Un rapprochement intéressant de ces deux auteurs qui se retrouvent sur ce thème. Hélas près de Mozart, sa grande soeur Nännerl, talentueuse pianiste, s'est trouvée éclipsée par son jeune frère.

Catheau 08/06/2012 14:53



Merci, Alice, de penser à celle qui vécut dans l'omber du génie.



Suzâme 04/06/2012 14:40

Vous donnez l'envie de lire et relire Saint-Exupéry. J'étais longtemps si fascinée par "Le Petit Prince" que je n'ai pas cherché autre chose dans son œuvre. Je l'ai ajouté à ma liste lorsque
j'aurai à nouveau rendez-vous avec les livres que j'accumule de façon possessive. Délicat ce lien avec cet auteur-compositeur-interprète décédé il y a peu. J'en avais entendu parler sans l'avoir
écouté. Les radios sont injustes lorsqu'elles ne programment pas suffisamment les chansons francophones à textes d'hier et d'aujourd'hui. Ainsi, Ferré que j'aime tant passe à la trappe.
Heureusement que nous les écoutons chez eux parfois sur des vieux 33 tours. A bientôt. Suzâme

Catheau 08/06/2012 11:57



J'ai relu cette page en aidant mon neveu à réviser son bac de Français ! Et puis, j'ai pensé à cette chanson de Leprest que j'aime à écouter et à réécouter. J'ai souhaité les faire se rencontrer.
Amitiés.



Carole 04/06/2012 14:16

Il y a eu un livre qui portait ce titre "C'est Mozart qu'on assassine". On l'assassine tous les jours en négligeant les enfants et leur talent naissant, mais parfois aussi au contraire en les
"dressant" comme des Mozart, et en les privant de cette enfance où tout s'enracine.
Ce qui est miraculeux, c'est qu'il puisse quand même exister "des Mozart". On ne devient "Mozart" que contre tout et tous, je crois.

Catheau 08/06/2012 11:55



C'était un roman de Gilbert Cesbron, je crois.
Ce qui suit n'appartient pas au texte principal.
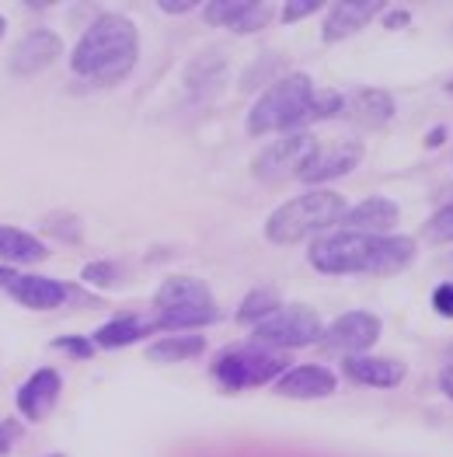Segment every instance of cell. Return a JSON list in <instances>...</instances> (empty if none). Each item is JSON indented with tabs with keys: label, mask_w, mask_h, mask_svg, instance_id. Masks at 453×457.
Segmentation results:
<instances>
[{
	"label": "cell",
	"mask_w": 453,
	"mask_h": 457,
	"mask_svg": "<svg viewBox=\"0 0 453 457\" xmlns=\"http://www.w3.org/2000/svg\"><path fill=\"white\" fill-rule=\"evenodd\" d=\"M418 245L405 234H359L339 230L328 237H317L307 252L310 266L325 276H352V272H401L416 262Z\"/></svg>",
	"instance_id": "1"
},
{
	"label": "cell",
	"mask_w": 453,
	"mask_h": 457,
	"mask_svg": "<svg viewBox=\"0 0 453 457\" xmlns=\"http://www.w3.org/2000/svg\"><path fill=\"white\" fill-rule=\"evenodd\" d=\"M345 112L339 91H314L307 74H286L268 84L248 112V133H301V126L314 119H332Z\"/></svg>",
	"instance_id": "2"
},
{
	"label": "cell",
	"mask_w": 453,
	"mask_h": 457,
	"mask_svg": "<svg viewBox=\"0 0 453 457\" xmlns=\"http://www.w3.org/2000/svg\"><path fill=\"white\" fill-rule=\"evenodd\" d=\"M140 56V32L126 14H98L70 53V71L87 84L112 87L133 74Z\"/></svg>",
	"instance_id": "3"
},
{
	"label": "cell",
	"mask_w": 453,
	"mask_h": 457,
	"mask_svg": "<svg viewBox=\"0 0 453 457\" xmlns=\"http://www.w3.org/2000/svg\"><path fill=\"white\" fill-rule=\"evenodd\" d=\"M345 213H349V206L339 192L310 189L297 199H286L279 210H272V217L265 220V237H268V245H297L310 234H321V230L342 224Z\"/></svg>",
	"instance_id": "4"
},
{
	"label": "cell",
	"mask_w": 453,
	"mask_h": 457,
	"mask_svg": "<svg viewBox=\"0 0 453 457\" xmlns=\"http://www.w3.org/2000/svg\"><path fill=\"white\" fill-rule=\"evenodd\" d=\"M290 370L286 349H265V345H230L213 360V378L224 387H262Z\"/></svg>",
	"instance_id": "5"
},
{
	"label": "cell",
	"mask_w": 453,
	"mask_h": 457,
	"mask_svg": "<svg viewBox=\"0 0 453 457\" xmlns=\"http://www.w3.org/2000/svg\"><path fill=\"white\" fill-rule=\"evenodd\" d=\"M255 343L276 345V349H293V345H310L321 343L325 328H321V318L317 311L307 304H286L279 307L276 314H268L265 321L255 325Z\"/></svg>",
	"instance_id": "6"
},
{
	"label": "cell",
	"mask_w": 453,
	"mask_h": 457,
	"mask_svg": "<svg viewBox=\"0 0 453 457\" xmlns=\"http://www.w3.org/2000/svg\"><path fill=\"white\" fill-rule=\"evenodd\" d=\"M314 154H317V140L310 137V133H286V137H279L276 144H268L259 157H255V175L265 179V182H279V179H286V175H293V179H301V171L314 161Z\"/></svg>",
	"instance_id": "7"
},
{
	"label": "cell",
	"mask_w": 453,
	"mask_h": 457,
	"mask_svg": "<svg viewBox=\"0 0 453 457\" xmlns=\"http://www.w3.org/2000/svg\"><path fill=\"white\" fill-rule=\"evenodd\" d=\"M380 339V318L370 314V311H345L339 314L325 336H321V345L328 353H349V356H363V349Z\"/></svg>",
	"instance_id": "8"
},
{
	"label": "cell",
	"mask_w": 453,
	"mask_h": 457,
	"mask_svg": "<svg viewBox=\"0 0 453 457\" xmlns=\"http://www.w3.org/2000/svg\"><path fill=\"white\" fill-rule=\"evenodd\" d=\"M63 53V42L53 29H32L25 32L21 42H14L11 49V74L18 77H32L42 74L45 67H53Z\"/></svg>",
	"instance_id": "9"
},
{
	"label": "cell",
	"mask_w": 453,
	"mask_h": 457,
	"mask_svg": "<svg viewBox=\"0 0 453 457\" xmlns=\"http://www.w3.org/2000/svg\"><path fill=\"white\" fill-rule=\"evenodd\" d=\"M202 18L210 25H224L230 32L248 36L272 21V11H268V4H255V0H210L202 7Z\"/></svg>",
	"instance_id": "10"
},
{
	"label": "cell",
	"mask_w": 453,
	"mask_h": 457,
	"mask_svg": "<svg viewBox=\"0 0 453 457\" xmlns=\"http://www.w3.org/2000/svg\"><path fill=\"white\" fill-rule=\"evenodd\" d=\"M60 391H63V378L53 367H42V370H36L29 381L18 387V412L29 422H42L53 412Z\"/></svg>",
	"instance_id": "11"
},
{
	"label": "cell",
	"mask_w": 453,
	"mask_h": 457,
	"mask_svg": "<svg viewBox=\"0 0 453 457\" xmlns=\"http://www.w3.org/2000/svg\"><path fill=\"white\" fill-rule=\"evenodd\" d=\"M7 294L29 311H53L70 297V287L49 276H36V272H18L7 287Z\"/></svg>",
	"instance_id": "12"
},
{
	"label": "cell",
	"mask_w": 453,
	"mask_h": 457,
	"mask_svg": "<svg viewBox=\"0 0 453 457\" xmlns=\"http://www.w3.org/2000/svg\"><path fill=\"white\" fill-rule=\"evenodd\" d=\"M359 161H363V144H359V140H345V144H335V147H328V151L317 147L314 161L301 171V182H307V186H314V182H332V179H339V175H349Z\"/></svg>",
	"instance_id": "13"
},
{
	"label": "cell",
	"mask_w": 453,
	"mask_h": 457,
	"mask_svg": "<svg viewBox=\"0 0 453 457\" xmlns=\"http://www.w3.org/2000/svg\"><path fill=\"white\" fill-rule=\"evenodd\" d=\"M339 378L328 370V367H317V363H301V367H290L279 381L276 391L286 395V398H328L335 391Z\"/></svg>",
	"instance_id": "14"
},
{
	"label": "cell",
	"mask_w": 453,
	"mask_h": 457,
	"mask_svg": "<svg viewBox=\"0 0 453 457\" xmlns=\"http://www.w3.org/2000/svg\"><path fill=\"white\" fill-rule=\"evenodd\" d=\"M380 7H383L380 0H342L325 14L321 36H325V42H342V38L356 36L363 25H370V18Z\"/></svg>",
	"instance_id": "15"
},
{
	"label": "cell",
	"mask_w": 453,
	"mask_h": 457,
	"mask_svg": "<svg viewBox=\"0 0 453 457\" xmlns=\"http://www.w3.org/2000/svg\"><path fill=\"white\" fill-rule=\"evenodd\" d=\"M398 217H401V206L394 199L370 195L359 206H352L342 224H345V230H359V234H387L398 224Z\"/></svg>",
	"instance_id": "16"
},
{
	"label": "cell",
	"mask_w": 453,
	"mask_h": 457,
	"mask_svg": "<svg viewBox=\"0 0 453 457\" xmlns=\"http://www.w3.org/2000/svg\"><path fill=\"white\" fill-rule=\"evenodd\" d=\"M408 367L401 360H380V356H349L345 360V378L370 387H398L405 381Z\"/></svg>",
	"instance_id": "17"
},
{
	"label": "cell",
	"mask_w": 453,
	"mask_h": 457,
	"mask_svg": "<svg viewBox=\"0 0 453 457\" xmlns=\"http://www.w3.org/2000/svg\"><path fill=\"white\" fill-rule=\"evenodd\" d=\"M157 311H171V307H189V304H213L210 301V287L195 276H168L157 294H153Z\"/></svg>",
	"instance_id": "18"
},
{
	"label": "cell",
	"mask_w": 453,
	"mask_h": 457,
	"mask_svg": "<svg viewBox=\"0 0 453 457\" xmlns=\"http://www.w3.org/2000/svg\"><path fill=\"white\" fill-rule=\"evenodd\" d=\"M49 255V248L38 241L36 234L11 224H0V262H18V266H32Z\"/></svg>",
	"instance_id": "19"
},
{
	"label": "cell",
	"mask_w": 453,
	"mask_h": 457,
	"mask_svg": "<svg viewBox=\"0 0 453 457\" xmlns=\"http://www.w3.org/2000/svg\"><path fill=\"white\" fill-rule=\"evenodd\" d=\"M349 115H352L356 122L370 126V129H380V126H387L391 115H394V98H391L387 91H380V87L359 91V95L352 98V105H349Z\"/></svg>",
	"instance_id": "20"
},
{
	"label": "cell",
	"mask_w": 453,
	"mask_h": 457,
	"mask_svg": "<svg viewBox=\"0 0 453 457\" xmlns=\"http://www.w3.org/2000/svg\"><path fill=\"white\" fill-rule=\"evenodd\" d=\"M217 318H220V311H217L213 304L171 307V311H157V321H151V328H164V332H182V328L213 325Z\"/></svg>",
	"instance_id": "21"
},
{
	"label": "cell",
	"mask_w": 453,
	"mask_h": 457,
	"mask_svg": "<svg viewBox=\"0 0 453 457\" xmlns=\"http://www.w3.org/2000/svg\"><path fill=\"white\" fill-rule=\"evenodd\" d=\"M151 332V321H140L133 314H119L112 321H105L98 332H95V345H105V349H122V345L136 343Z\"/></svg>",
	"instance_id": "22"
},
{
	"label": "cell",
	"mask_w": 453,
	"mask_h": 457,
	"mask_svg": "<svg viewBox=\"0 0 453 457\" xmlns=\"http://www.w3.org/2000/svg\"><path fill=\"white\" fill-rule=\"evenodd\" d=\"M224 84V56L220 53H206L199 60H192L189 67V87L195 95H217Z\"/></svg>",
	"instance_id": "23"
},
{
	"label": "cell",
	"mask_w": 453,
	"mask_h": 457,
	"mask_svg": "<svg viewBox=\"0 0 453 457\" xmlns=\"http://www.w3.org/2000/svg\"><path fill=\"white\" fill-rule=\"evenodd\" d=\"M202 349H206V339H199V336H168V339L147 345V356L157 363H182V360L199 356Z\"/></svg>",
	"instance_id": "24"
},
{
	"label": "cell",
	"mask_w": 453,
	"mask_h": 457,
	"mask_svg": "<svg viewBox=\"0 0 453 457\" xmlns=\"http://www.w3.org/2000/svg\"><path fill=\"white\" fill-rule=\"evenodd\" d=\"M279 311V297H276V290H251L241 307H237V321H265L268 314H276Z\"/></svg>",
	"instance_id": "25"
},
{
	"label": "cell",
	"mask_w": 453,
	"mask_h": 457,
	"mask_svg": "<svg viewBox=\"0 0 453 457\" xmlns=\"http://www.w3.org/2000/svg\"><path fill=\"white\" fill-rule=\"evenodd\" d=\"M422 237L429 245H443V241H453V203H447L436 217H429L422 224Z\"/></svg>",
	"instance_id": "26"
},
{
	"label": "cell",
	"mask_w": 453,
	"mask_h": 457,
	"mask_svg": "<svg viewBox=\"0 0 453 457\" xmlns=\"http://www.w3.org/2000/svg\"><path fill=\"white\" fill-rule=\"evenodd\" d=\"M53 349H67L77 360H91L95 356V339H84V336H60Z\"/></svg>",
	"instance_id": "27"
},
{
	"label": "cell",
	"mask_w": 453,
	"mask_h": 457,
	"mask_svg": "<svg viewBox=\"0 0 453 457\" xmlns=\"http://www.w3.org/2000/svg\"><path fill=\"white\" fill-rule=\"evenodd\" d=\"M80 279L91 283V287H109L115 279V266L112 262H87L84 272H80Z\"/></svg>",
	"instance_id": "28"
},
{
	"label": "cell",
	"mask_w": 453,
	"mask_h": 457,
	"mask_svg": "<svg viewBox=\"0 0 453 457\" xmlns=\"http://www.w3.org/2000/svg\"><path fill=\"white\" fill-rule=\"evenodd\" d=\"M317 7H321L317 0H290V4H283V14H279V18H283L286 25H293V21H301L307 14H314Z\"/></svg>",
	"instance_id": "29"
},
{
	"label": "cell",
	"mask_w": 453,
	"mask_h": 457,
	"mask_svg": "<svg viewBox=\"0 0 453 457\" xmlns=\"http://www.w3.org/2000/svg\"><path fill=\"white\" fill-rule=\"evenodd\" d=\"M432 307H436V314L453 318V283H440V287H436V294H432Z\"/></svg>",
	"instance_id": "30"
},
{
	"label": "cell",
	"mask_w": 453,
	"mask_h": 457,
	"mask_svg": "<svg viewBox=\"0 0 453 457\" xmlns=\"http://www.w3.org/2000/svg\"><path fill=\"white\" fill-rule=\"evenodd\" d=\"M18 444V422H0V457H7Z\"/></svg>",
	"instance_id": "31"
},
{
	"label": "cell",
	"mask_w": 453,
	"mask_h": 457,
	"mask_svg": "<svg viewBox=\"0 0 453 457\" xmlns=\"http://www.w3.org/2000/svg\"><path fill=\"white\" fill-rule=\"evenodd\" d=\"M157 7H161L164 14H185V11H195L199 4H195V0H161Z\"/></svg>",
	"instance_id": "32"
},
{
	"label": "cell",
	"mask_w": 453,
	"mask_h": 457,
	"mask_svg": "<svg viewBox=\"0 0 453 457\" xmlns=\"http://www.w3.org/2000/svg\"><path fill=\"white\" fill-rule=\"evenodd\" d=\"M408 21H412V14H408V11H387V18H383V25H387V29H405Z\"/></svg>",
	"instance_id": "33"
},
{
	"label": "cell",
	"mask_w": 453,
	"mask_h": 457,
	"mask_svg": "<svg viewBox=\"0 0 453 457\" xmlns=\"http://www.w3.org/2000/svg\"><path fill=\"white\" fill-rule=\"evenodd\" d=\"M14 276H18V272H14L11 266H0V287H11V279H14Z\"/></svg>",
	"instance_id": "34"
},
{
	"label": "cell",
	"mask_w": 453,
	"mask_h": 457,
	"mask_svg": "<svg viewBox=\"0 0 453 457\" xmlns=\"http://www.w3.org/2000/svg\"><path fill=\"white\" fill-rule=\"evenodd\" d=\"M440 384H443V391H447V395L453 398V370H450V367L443 370V378H440Z\"/></svg>",
	"instance_id": "35"
},
{
	"label": "cell",
	"mask_w": 453,
	"mask_h": 457,
	"mask_svg": "<svg viewBox=\"0 0 453 457\" xmlns=\"http://www.w3.org/2000/svg\"><path fill=\"white\" fill-rule=\"evenodd\" d=\"M443 137H447V129L440 126V129H432V133H429V140H425V144H429V147H436V144H443Z\"/></svg>",
	"instance_id": "36"
},
{
	"label": "cell",
	"mask_w": 453,
	"mask_h": 457,
	"mask_svg": "<svg viewBox=\"0 0 453 457\" xmlns=\"http://www.w3.org/2000/svg\"><path fill=\"white\" fill-rule=\"evenodd\" d=\"M4 32H7V21H4V14H0V38H4Z\"/></svg>",
	"instance_id": "37"
},
{
	"label": "cell",
	"mask_w": 453,
	"mask_h": 457,
	"mask_svg": "<svg viewBox=\"0 0 453 457\" xmlns=\"http://www.w3.org/2000/svg\"><path fill=\"white\" fill-rule=\"evenodd\" d=\"M447 367H450V370H453V349H450V353H447Z\"/></svg>",
	"instance_id": "38"
},
{
	"label": "cell",
	"mask_w": 453,
	"mask_h": 457,
	"mask_svg": "<svg viewBox=\"0 0 453 457\" xmlns=\"http://www.w3.org/2000/svg\"><path fill=\"white\" fill-rule=\"evenodd\" d=\"M443 87H447V91H450V95H453V77H450V80H447V84H443Z\"/></svg>",
	"instance_id": "39"
},
{
	"label": "cell",
	"mask_w": 453,
	"mask_h": 457,
	"mask_svg": "<svg viewBox=\"0 0 453 457\" xmlns=\"http://www.w3.org/2000/svg\"><path fill=\"white\" fill-rule=\"evenodd\" d=\"M49 457H63V454H49Z\"/></svg>",
	"instance_id": "40"
}]
</instances>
Un auteur qui fut à la mode en son temps. Merci, Carole, pour votre commentaire, somme toute très optimiste : contre vents et marées, l'Art demeure.



Nounedeb 03/06/2012 18:12

Et combien, parmi tous ces enfants qui meurent de faim? Merci pour ce nécessaire rappel, et ce beau texte.

Catheau 04/06/2012 07:55



Faim matérielle et faim spirituelle : les deux doivent être comblées. Merci, Noune.